Memories remain at Heart Mountain



Visitors can get a glimpse of life at the camp on an interpretive walking trail.
POWELL, Wyo. (AP) -- Most of the buildings are gone. Not that there was much to them, anyway. Many were little more than tarpaper shacks when the first internees arrived at the Heart Mountain Relocation Center, a World War II internment camp for Americans of Japanese ancestry.
The desolate landscape that so harshly greeted new arrivals in the summer of 1942 looks much the way it did then, with a little more grass maybe, and a little less sagebrush.
But the memories remain, preserved both by locals and by internees determined never to let this happen again on American soil.
A new interpretive walking trail on this hardscrabble plateau gives visitors a glimpse into life at Heart Mountain, where more than 10,700 internees were forced to live during the war. They were among some 120,000 Japanese and Japanese-Americans forcibly removed from Washington state, Oregon, California and western Arizona and sent to camps in the nation's interior.
So many were sent to Heart Mountain that the camp became Wyoming's third-largest city at the time.
U.S. Transportation Secretary Norman Mineta was 12 years old when he and his family were sent to Heart Mountain. At a ceremony earlier this summer dedicating the interpretive walk, Mineta said Heart Mountain showed that despite their experiences, the internees emerged "without any rancor or bitterness. They came out with a determination that this would never happen again."
About the walk
The interpretive walk consists of a paved loop running about 1,000 feet, with an introductory kiosk and eight information stations that describe different aspects of life at the camp, from the injustices to the successes.

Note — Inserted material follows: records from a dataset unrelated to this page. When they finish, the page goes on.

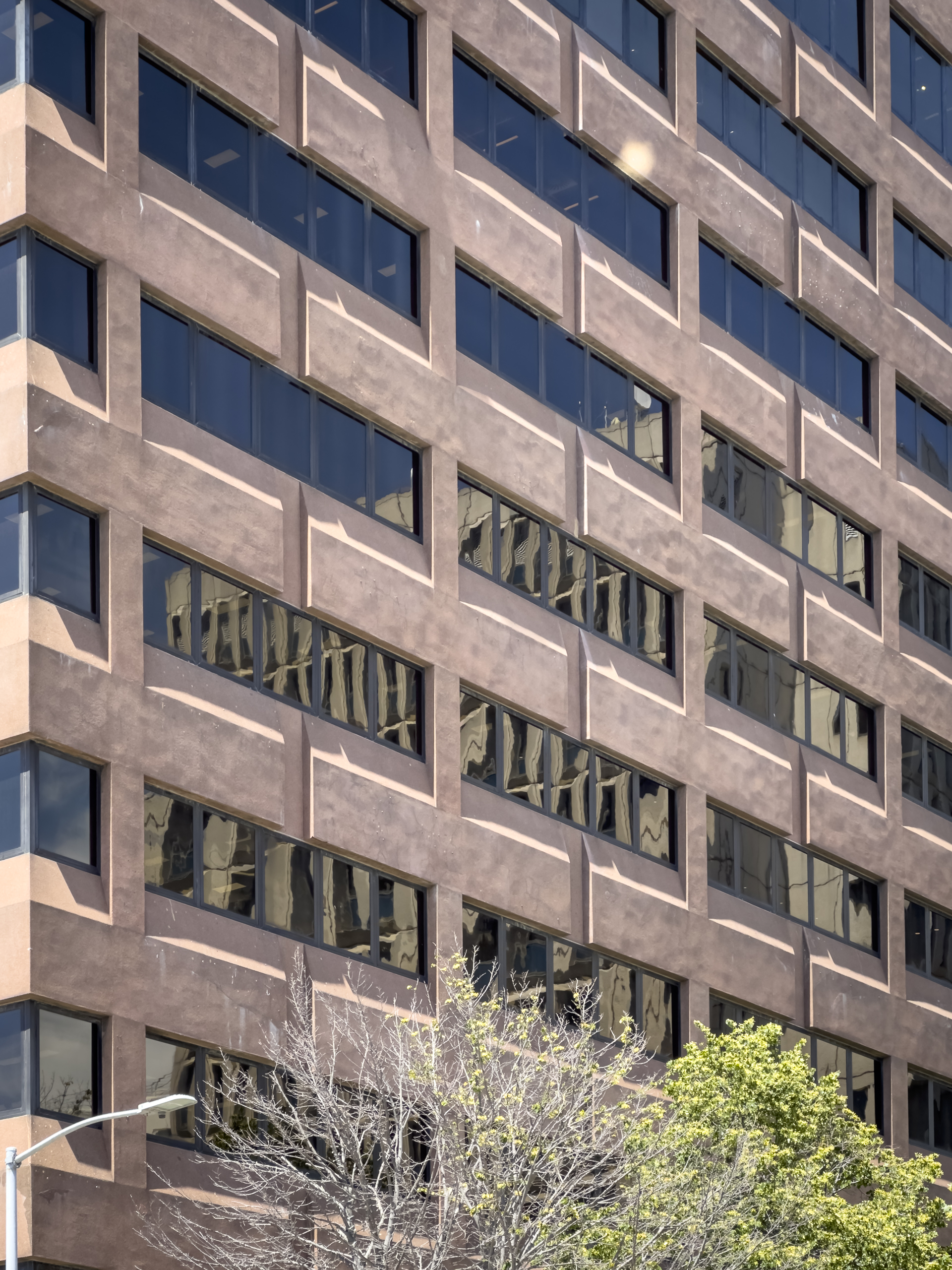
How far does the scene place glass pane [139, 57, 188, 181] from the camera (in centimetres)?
3328

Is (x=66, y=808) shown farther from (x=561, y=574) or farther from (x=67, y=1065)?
(x=561, y=574)

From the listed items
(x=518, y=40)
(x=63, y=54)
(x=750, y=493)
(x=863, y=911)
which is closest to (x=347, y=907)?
(x=63, y=54)

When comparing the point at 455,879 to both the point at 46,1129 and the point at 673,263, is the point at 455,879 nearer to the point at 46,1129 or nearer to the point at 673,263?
the point at 46,1129

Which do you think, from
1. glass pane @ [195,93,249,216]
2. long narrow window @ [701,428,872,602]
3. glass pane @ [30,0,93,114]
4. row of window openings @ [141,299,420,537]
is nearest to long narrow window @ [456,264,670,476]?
long narrow window @ [701,428,872,602]

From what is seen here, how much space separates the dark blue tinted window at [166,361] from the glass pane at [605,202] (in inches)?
473

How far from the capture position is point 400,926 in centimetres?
3547

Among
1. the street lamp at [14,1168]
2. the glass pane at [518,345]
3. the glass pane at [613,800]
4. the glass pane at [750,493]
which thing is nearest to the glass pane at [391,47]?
the glass pane at [518,345]

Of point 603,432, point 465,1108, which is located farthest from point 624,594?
point 465,1108

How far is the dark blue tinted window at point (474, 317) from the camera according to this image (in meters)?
39.0

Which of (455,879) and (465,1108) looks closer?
(465,1108)

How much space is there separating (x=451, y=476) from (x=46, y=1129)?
46.7 feet

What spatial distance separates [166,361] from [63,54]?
15.5 feet

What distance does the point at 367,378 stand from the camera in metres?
36.4

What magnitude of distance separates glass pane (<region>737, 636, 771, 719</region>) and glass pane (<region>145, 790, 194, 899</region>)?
1636cm
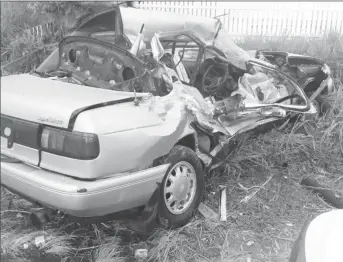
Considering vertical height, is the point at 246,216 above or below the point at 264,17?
below

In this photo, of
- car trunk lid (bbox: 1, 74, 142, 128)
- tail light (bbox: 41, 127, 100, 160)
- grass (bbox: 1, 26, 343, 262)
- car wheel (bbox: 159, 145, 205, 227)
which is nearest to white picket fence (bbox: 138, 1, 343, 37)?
grass (bbox: 1, 26, 343, 262)

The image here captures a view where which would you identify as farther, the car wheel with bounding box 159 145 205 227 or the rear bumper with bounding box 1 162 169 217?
Result: the car wheel with bounding box 159 145 205 227

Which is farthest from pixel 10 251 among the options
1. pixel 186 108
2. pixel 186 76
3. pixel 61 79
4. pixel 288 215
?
pixel 288 215

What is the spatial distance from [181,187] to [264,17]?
229cm

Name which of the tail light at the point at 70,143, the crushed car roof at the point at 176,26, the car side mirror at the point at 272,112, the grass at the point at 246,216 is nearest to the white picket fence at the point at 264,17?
the crushed car roof at the point at 176,26

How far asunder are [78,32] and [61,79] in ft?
1.51

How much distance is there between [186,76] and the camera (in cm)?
321

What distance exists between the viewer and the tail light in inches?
82.2

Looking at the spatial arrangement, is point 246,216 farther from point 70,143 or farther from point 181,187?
point 70,143

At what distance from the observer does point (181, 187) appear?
2.74 metres

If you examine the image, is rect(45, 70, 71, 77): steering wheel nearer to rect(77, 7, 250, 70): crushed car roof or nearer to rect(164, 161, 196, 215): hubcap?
rect(77, 7, 250, 70): crushed car roof

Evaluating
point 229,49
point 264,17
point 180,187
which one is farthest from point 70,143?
point 264,17

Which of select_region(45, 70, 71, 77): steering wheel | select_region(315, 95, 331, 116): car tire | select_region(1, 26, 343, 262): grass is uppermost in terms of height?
select_region(45, 70, 71, 77): steering wheel

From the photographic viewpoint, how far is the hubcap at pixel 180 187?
8.75 ft
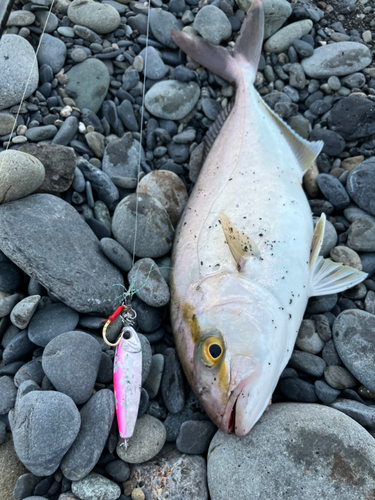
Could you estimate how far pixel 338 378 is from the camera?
9.14ft

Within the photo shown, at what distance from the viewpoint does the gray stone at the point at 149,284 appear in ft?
9.46

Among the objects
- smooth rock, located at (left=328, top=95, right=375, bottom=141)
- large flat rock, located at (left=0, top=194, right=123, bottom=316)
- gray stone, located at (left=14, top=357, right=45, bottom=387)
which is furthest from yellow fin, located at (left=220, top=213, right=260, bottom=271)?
smooth rock, located at (left=328, top=95, right=375, bottom=141)

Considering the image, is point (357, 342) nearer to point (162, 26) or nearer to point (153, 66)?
point (153, 66)

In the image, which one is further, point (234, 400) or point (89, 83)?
point (89, 83)

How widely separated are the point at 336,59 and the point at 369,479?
4.25 metres

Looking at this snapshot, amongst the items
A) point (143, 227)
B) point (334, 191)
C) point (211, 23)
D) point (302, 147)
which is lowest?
point (143, 227)

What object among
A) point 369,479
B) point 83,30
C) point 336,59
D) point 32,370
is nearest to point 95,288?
point 32,370

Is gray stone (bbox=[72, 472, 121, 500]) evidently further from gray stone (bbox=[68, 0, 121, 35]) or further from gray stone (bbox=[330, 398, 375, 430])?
gray stone (bbox=[68, 0, 121, 35])

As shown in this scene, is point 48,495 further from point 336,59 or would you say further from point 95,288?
point 336,59

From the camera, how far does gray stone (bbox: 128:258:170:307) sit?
2.88 metres

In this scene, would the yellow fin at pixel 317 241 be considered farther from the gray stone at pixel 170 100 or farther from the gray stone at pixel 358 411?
the gray stone at pixel 170 100

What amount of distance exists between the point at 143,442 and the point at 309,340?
148 cm

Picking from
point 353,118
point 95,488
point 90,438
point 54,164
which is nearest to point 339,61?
point 353,118

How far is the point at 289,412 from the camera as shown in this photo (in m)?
2.52
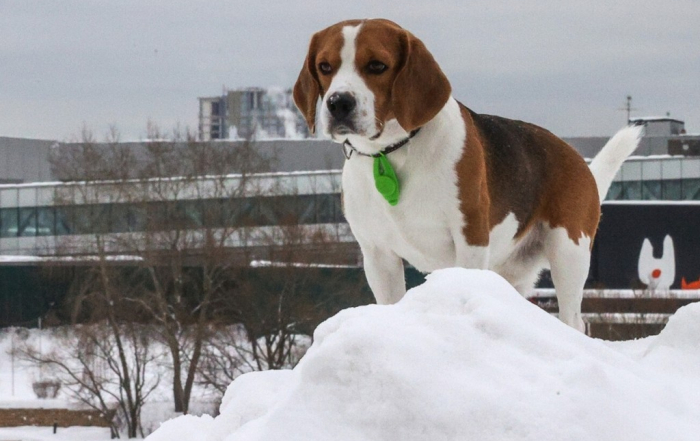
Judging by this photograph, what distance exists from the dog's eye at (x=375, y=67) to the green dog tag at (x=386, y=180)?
0.40m

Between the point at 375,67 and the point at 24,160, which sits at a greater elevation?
the point at 375,67

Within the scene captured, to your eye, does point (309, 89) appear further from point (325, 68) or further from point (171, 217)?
point (171, 217)

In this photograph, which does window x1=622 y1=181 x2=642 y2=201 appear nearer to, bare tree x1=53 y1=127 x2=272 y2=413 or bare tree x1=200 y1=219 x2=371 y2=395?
bare tree x1=200 y1=219 x2=371 y2=395

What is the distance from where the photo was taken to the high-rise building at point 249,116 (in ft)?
232

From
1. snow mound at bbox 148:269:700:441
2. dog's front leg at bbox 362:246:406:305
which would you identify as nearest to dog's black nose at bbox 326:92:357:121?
dog's front leg at bbox 362:246:406:305

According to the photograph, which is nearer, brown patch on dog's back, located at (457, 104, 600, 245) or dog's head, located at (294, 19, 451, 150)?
dog's head, located at (294, 19, 451, 150)

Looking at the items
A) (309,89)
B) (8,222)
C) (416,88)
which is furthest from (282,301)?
(416,88)

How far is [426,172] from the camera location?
Result: 474 cm

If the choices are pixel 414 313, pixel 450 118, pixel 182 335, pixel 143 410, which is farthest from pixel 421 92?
pixel 143 410

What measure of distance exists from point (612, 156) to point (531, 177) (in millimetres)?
1113

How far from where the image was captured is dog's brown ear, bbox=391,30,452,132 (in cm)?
455

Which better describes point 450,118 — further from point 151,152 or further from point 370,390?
point 151,152

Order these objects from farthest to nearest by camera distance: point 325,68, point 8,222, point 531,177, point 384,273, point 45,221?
point 45,221
point 8,222
point 531,177
point 384,273
point 325,68

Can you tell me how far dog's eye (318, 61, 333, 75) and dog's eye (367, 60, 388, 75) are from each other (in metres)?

For example, white nurses working at Heart Mountain were paid $150 per month, while Japanese-American nurses were paid $16 per month. Yet the internees managed to create a functioning community with self-government, farming, a school, Boy Scout troops and even a newspaper.
Bill Hosokawa, a newspaperman whose long career has included stints at the Des Moines Register, the Denver Post and Rocky Mountain News, edited the camp newspaper, the Heart Mountain Sentinel.
"A lot of people don't even know there was an evacuation," said Hosokawa, 90, of Denver, who helped create the interpretive trail. "You tell them you were in an American prison camp even though you're an American citizen, and they said that's a bunch of bull."
When he arrived at Heart Mountain, he recalled, "my first impression was, 'What a devastated place.' Heat, dust, confusion, more dust. Our lives were anything but easy."
Getting out
Charles Kishimoto, 89, of San Dimas, Calif., wasn't at Heart Mountain long before he was hired to work on local farms. Within a year, he had been allowed to leave Heart Mountain to work in Nebraska.
"Most of the local people who did farm work, their sons and daughters were in the service," Kishimoto said. "Knowing how to run a tractor, that's what they used me for. That's what got me out."
"They literally saved the beet harvest in '42 and '43, because so many of the men were away for the war," said Patricia Wolfe, treasurer of the Heart Mountain, Wyoming Foundation. "They literally saved the farms."
It wasn't long before the internees were farming, themselves -- growing not just local crops but traditional Japanese produce like daikon, a giant radish, and nappa, a type of cabbage.
The camp had its own school system and an internal governance that gave the internees some control over their lives. Hundreds of internees enlisted in the U.S. armed forces, including Ted Fujioka, the first student body president at the camp's high school, who was killed in France.
All that despite the barbed wire, the armed guards.
"What moved me about my experience here was that, in the eyes of the government, I was not a native-born American citizen -- I was an enemy alien," Hosokawa said. "Why? Because my parents were born in Japan, a country with which we were at war."
Tackling question
It's that conflict -- the question of how citizens treat each other in times of crisis -- that the Heart Mountain, Wyoming Foundation wants to tackle in its next project, an interpretive learning center on the site of the camp's former military police compound.
Dave Reetz, president of the foundation, said he hoped to break ground on the $7 million center next year, and hoped to open the center in 2007.
"We want exhibits that challenge our thinking, that make us think about the deeper issues about the internment. There are constitutional issues -- What is the law? What did the law say? What were the civil liberties involved here? We're going to basically focus on the overarching issues."
Reetz said it's important that the center is finished while former internees are still around to pass along their stories.
"The Nisei" -- second-generation Japanese, the children of immigrants -- "are in their 70s and 80s, and they really want to see something done here," he said. "They really want to have a place that they can bring their children and grandchildren."
But the site may also help inspire others.
"The true message," said Mineta, "is that any community can make the American dream theirs, no matter how others try to deny it."